▶ _Text excerpt_:
NEW DELHI: It’s almost voting day, and it’s two parties—the ruling Bharatiya Janata Party’s often belligerent ally Shiv Sena in Maharashtra and Haryana’s newest challenger Jannayak Janata Party—that are generating particular interest in a generally lacklustre election campaign.

Future of JJP in Haryana, Shiv Sena in Maharashtra on line in assembly polls

Dushyant Chautala. Tribune file photo



Vibha Sharma
Tribune News Service
New Delhi, October 19

It’s almost voting day, and it’s two parties—the ruling Bharatiya Janata Party’s often belligerent ally Shiv Sena in Maharashtra and Haryana’s newest challenger Jannayak Janata Party—that are generating particular interest in a generally lacklustre election campaign.  

Maharashtra and Haryana assembly elections on October 21 come five months after Lok Sabha elections, which saw the BJP’s National Democratic Alliance ride the Modi wave into power. As a general trend the party that wins the general elections repeats its performance in assembly elections that follow soon after, although Congress-Nationalist Congress Party alliance bucked this trend in 1999 when it was able to form government in Maharashtra despite an NDA alliance at the Centre.  

Therefore, BJP leaders claim it isn’t their victory that is in question, it’s the margin. This is especially true in Haryana, which will see Dushyant Chautala’s JJP make its electoral debut. JJP is a breakaway party formed in December last year, when infighting within the first family of the Indian National Lok Dal led to Ajay Chautala and his two sons, Dushyant and Digvijay Chautala split from the parent party.

For already established parties in Haryana, this isn’t good news. Senior Congress leader Bhupinder Singh Hooda, a former chief minister of the state, calls it “vote katua”, and has already voiced fears that the JJP is likely to split votes and “hurt prospects of others and nothing else”.

Still, political observers are watching JJP’s performance—the party’s vote share in Jat strongholds of the state could decide the course for the newbie party. The party hopes to bank on the space that INLD has ceded. The Jat community constitutes more than a quarter of the state’s population, and both the Congress and the INLD bank on it. As for the BJP, while it hopes JJP’s entry into the already crowded fray vying for Jat votes would work to its advantage, it is also trying to capture votes in Jat dominated areas.

▶ _Task inputs_:
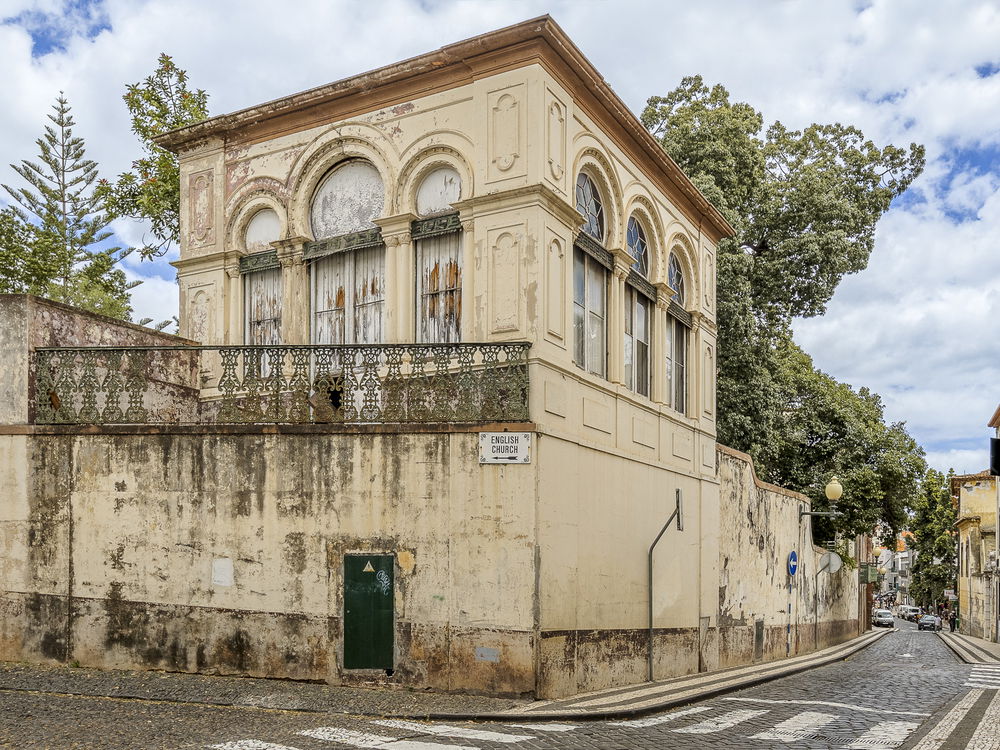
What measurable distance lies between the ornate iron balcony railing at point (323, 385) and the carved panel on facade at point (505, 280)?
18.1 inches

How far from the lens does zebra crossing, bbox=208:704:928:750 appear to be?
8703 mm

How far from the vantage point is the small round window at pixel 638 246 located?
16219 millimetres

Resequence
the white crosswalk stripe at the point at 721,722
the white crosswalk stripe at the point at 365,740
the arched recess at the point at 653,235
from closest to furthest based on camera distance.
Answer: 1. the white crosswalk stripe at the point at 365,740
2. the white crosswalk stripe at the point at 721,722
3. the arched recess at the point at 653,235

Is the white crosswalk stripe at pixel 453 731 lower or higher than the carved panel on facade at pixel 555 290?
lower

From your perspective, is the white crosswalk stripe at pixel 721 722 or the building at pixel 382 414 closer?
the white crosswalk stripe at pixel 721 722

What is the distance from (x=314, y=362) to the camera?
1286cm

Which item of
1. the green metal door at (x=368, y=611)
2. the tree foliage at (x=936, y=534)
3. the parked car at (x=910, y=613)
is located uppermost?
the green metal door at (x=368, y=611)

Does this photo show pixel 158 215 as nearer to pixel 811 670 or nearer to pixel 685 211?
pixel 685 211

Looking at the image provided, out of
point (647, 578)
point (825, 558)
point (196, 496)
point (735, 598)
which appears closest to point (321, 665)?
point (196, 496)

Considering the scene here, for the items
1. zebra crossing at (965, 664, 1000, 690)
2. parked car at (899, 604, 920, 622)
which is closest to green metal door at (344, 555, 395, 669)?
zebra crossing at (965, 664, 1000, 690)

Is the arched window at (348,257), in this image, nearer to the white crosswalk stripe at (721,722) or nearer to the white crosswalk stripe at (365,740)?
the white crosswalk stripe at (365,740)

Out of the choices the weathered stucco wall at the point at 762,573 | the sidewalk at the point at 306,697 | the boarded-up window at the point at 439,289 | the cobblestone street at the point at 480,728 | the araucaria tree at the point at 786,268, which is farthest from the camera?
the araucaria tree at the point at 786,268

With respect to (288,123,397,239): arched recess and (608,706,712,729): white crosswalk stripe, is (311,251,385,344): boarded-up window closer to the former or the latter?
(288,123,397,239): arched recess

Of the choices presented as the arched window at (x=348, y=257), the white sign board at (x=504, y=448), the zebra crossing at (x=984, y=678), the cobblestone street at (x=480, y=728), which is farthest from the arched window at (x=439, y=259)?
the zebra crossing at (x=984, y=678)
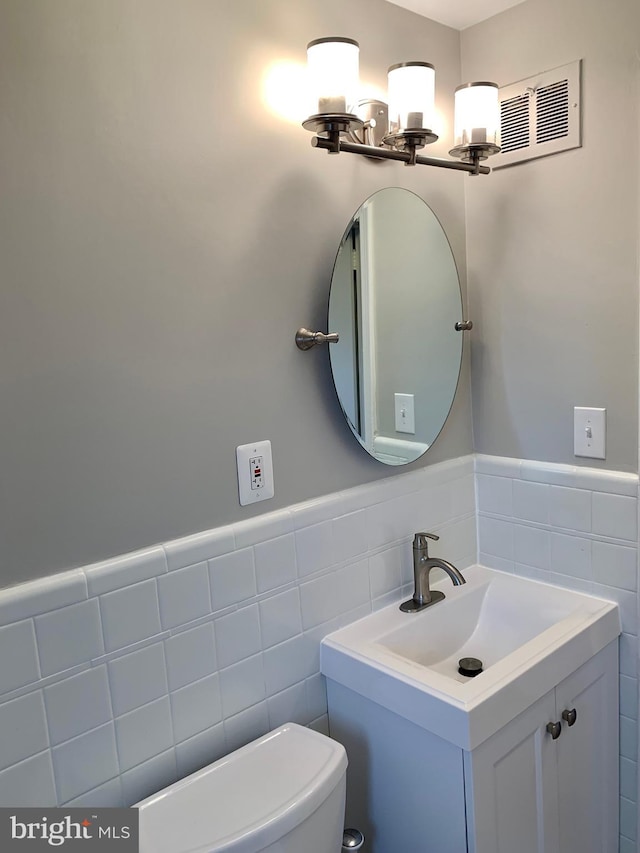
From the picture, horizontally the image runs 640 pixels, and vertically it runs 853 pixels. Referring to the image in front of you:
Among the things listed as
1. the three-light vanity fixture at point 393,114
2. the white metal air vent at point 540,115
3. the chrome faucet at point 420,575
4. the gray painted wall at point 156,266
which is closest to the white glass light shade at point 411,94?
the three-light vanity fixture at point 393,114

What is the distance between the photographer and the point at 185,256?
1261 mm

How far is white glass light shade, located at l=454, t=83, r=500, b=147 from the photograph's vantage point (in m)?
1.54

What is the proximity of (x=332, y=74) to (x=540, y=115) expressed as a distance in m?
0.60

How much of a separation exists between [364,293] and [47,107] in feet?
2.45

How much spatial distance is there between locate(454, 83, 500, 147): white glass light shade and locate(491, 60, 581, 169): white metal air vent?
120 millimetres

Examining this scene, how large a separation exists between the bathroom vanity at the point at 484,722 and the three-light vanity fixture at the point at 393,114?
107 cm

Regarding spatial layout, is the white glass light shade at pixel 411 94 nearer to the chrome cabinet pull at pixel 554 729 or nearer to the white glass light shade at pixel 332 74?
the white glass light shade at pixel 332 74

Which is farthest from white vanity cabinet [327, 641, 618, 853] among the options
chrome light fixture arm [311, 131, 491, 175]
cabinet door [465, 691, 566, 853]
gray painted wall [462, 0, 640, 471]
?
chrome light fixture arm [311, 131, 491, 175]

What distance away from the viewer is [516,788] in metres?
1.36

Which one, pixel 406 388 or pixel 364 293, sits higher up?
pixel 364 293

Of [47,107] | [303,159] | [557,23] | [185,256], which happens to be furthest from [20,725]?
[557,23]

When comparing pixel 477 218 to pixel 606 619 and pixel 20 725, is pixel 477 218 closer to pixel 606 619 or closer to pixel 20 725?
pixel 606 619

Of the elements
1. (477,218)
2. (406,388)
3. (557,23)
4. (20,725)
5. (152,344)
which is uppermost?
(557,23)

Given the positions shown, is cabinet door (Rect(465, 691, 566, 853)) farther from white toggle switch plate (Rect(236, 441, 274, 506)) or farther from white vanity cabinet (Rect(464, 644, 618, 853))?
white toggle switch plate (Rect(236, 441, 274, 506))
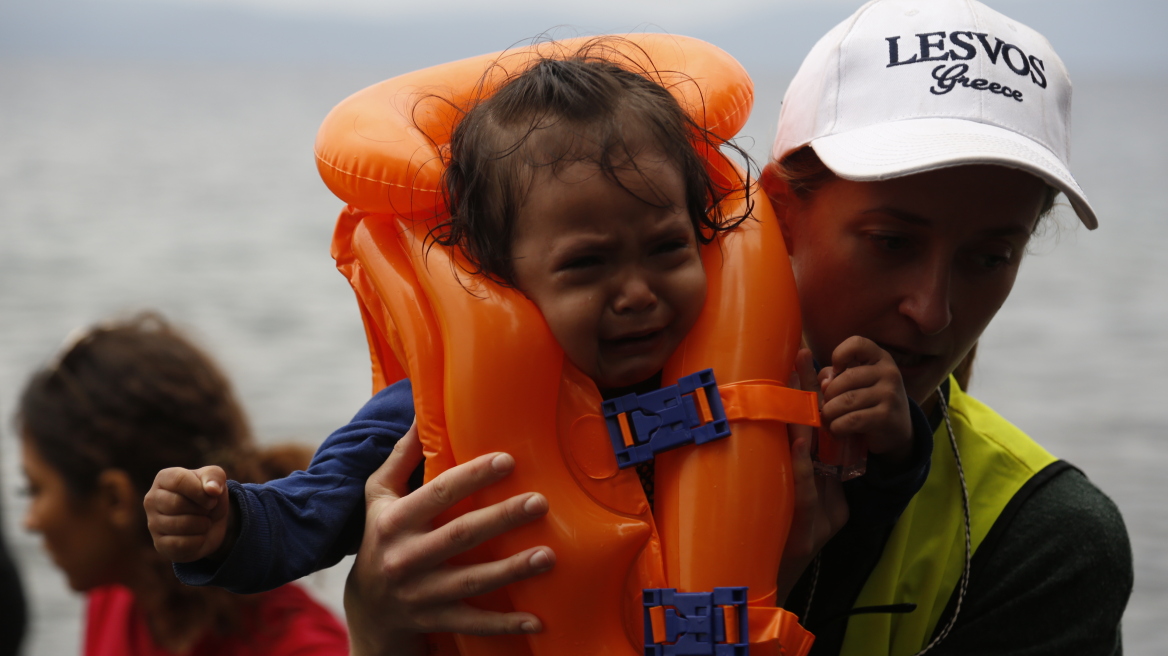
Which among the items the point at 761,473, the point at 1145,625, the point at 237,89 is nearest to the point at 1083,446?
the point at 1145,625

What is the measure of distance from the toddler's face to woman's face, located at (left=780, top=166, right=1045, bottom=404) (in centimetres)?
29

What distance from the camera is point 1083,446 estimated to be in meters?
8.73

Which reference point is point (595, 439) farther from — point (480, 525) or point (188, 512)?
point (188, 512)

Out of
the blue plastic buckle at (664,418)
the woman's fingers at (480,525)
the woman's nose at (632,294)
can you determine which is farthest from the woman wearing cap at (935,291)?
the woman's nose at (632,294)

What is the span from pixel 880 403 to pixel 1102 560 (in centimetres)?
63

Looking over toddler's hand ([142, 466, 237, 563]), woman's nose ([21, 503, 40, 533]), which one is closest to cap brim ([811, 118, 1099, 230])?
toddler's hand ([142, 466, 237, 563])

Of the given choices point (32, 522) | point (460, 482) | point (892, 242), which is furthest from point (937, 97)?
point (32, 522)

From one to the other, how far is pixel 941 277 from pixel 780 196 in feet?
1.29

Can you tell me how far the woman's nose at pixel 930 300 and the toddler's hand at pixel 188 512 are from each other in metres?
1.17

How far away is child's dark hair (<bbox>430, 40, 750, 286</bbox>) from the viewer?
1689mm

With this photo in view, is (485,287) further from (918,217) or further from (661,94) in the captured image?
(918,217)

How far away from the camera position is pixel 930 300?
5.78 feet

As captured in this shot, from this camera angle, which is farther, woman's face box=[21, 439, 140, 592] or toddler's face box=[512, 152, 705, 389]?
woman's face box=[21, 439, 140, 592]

---

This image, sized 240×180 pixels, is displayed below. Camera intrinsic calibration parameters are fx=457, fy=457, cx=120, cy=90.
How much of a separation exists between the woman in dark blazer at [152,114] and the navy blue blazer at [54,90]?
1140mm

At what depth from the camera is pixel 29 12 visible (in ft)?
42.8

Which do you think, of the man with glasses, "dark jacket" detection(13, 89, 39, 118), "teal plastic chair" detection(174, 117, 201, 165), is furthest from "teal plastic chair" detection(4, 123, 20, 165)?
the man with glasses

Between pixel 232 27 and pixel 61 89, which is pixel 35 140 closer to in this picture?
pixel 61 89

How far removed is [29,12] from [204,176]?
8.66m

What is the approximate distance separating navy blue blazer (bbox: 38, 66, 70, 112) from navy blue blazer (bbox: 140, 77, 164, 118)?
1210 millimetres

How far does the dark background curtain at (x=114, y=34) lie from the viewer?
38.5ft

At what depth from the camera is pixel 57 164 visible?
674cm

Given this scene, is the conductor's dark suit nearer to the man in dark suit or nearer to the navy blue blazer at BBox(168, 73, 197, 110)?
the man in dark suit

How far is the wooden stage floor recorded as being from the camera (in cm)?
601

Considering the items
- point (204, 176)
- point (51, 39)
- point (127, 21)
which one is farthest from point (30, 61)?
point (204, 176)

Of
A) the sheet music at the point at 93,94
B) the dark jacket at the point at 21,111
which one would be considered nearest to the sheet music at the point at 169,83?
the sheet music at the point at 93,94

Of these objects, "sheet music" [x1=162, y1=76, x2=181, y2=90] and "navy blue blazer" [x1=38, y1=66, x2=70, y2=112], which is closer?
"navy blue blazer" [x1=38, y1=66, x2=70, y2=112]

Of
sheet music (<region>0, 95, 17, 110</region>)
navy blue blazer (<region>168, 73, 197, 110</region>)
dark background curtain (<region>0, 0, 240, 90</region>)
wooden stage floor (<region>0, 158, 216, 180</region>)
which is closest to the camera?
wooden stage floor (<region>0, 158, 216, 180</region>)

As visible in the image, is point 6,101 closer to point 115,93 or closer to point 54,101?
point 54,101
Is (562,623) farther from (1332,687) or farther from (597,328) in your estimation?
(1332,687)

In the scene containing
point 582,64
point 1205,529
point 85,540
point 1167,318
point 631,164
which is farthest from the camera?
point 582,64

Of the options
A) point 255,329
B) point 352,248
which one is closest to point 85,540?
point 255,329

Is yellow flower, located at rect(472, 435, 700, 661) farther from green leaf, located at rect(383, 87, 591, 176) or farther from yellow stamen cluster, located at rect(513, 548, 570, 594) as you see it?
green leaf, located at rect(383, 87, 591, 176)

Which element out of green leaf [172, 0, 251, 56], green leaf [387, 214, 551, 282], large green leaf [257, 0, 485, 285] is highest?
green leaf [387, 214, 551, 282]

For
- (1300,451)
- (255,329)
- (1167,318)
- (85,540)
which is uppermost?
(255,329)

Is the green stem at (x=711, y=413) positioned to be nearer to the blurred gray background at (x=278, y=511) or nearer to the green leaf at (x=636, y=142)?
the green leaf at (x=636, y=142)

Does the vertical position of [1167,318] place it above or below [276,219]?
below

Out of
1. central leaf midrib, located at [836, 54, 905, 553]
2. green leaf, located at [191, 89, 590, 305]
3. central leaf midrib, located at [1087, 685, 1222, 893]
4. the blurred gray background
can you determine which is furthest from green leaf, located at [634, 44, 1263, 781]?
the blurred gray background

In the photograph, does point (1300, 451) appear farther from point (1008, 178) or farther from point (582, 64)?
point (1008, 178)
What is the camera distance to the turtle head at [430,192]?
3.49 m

▶ _What is asked_:
• a. Pull out every line of the records that contains the word "glasses".
• b. Please write the next part of the news article on the Haryana and Maharashtra assembly polls, beginning right after its last sentence.

▶ _The responses_:
• a.
Which do you think, of the man with glasses, "dark jacket" detection(13, 89, 39, 118), "teal plastic chair" detection(174, 117, 201, 165), is furthest from "teal plastic chair" detection(4, 123, 20, 165)?
the man with glasses

• b.
In Maharashtra meanwhile opposition the Congress and the NCP are fighting on multiple battlefronts. The Congress is already reeling under infighting. Both Congress and the NCP have lost several important leaders to the BJP and the Sena before the elections. Additionally, the past few weeks before elections have seen another can of worms being reopened—NCP leader Praful Patel’s questioning by the Enforcement Directorate over allegations of a land deal with underworld don Dawood Ibrahim’s close aide Iqbal Mirchi.      

As for the Sena, political observers are closely watching Aaditya Thackeray’s entry into electoral politics—the first Thackeray to do so. Aaditya Thackeray, whose firebrand grandfather Bal Thackeray was the founder of the Shiv Sena and whose father is the party’s current head, will contest the elections from Worli.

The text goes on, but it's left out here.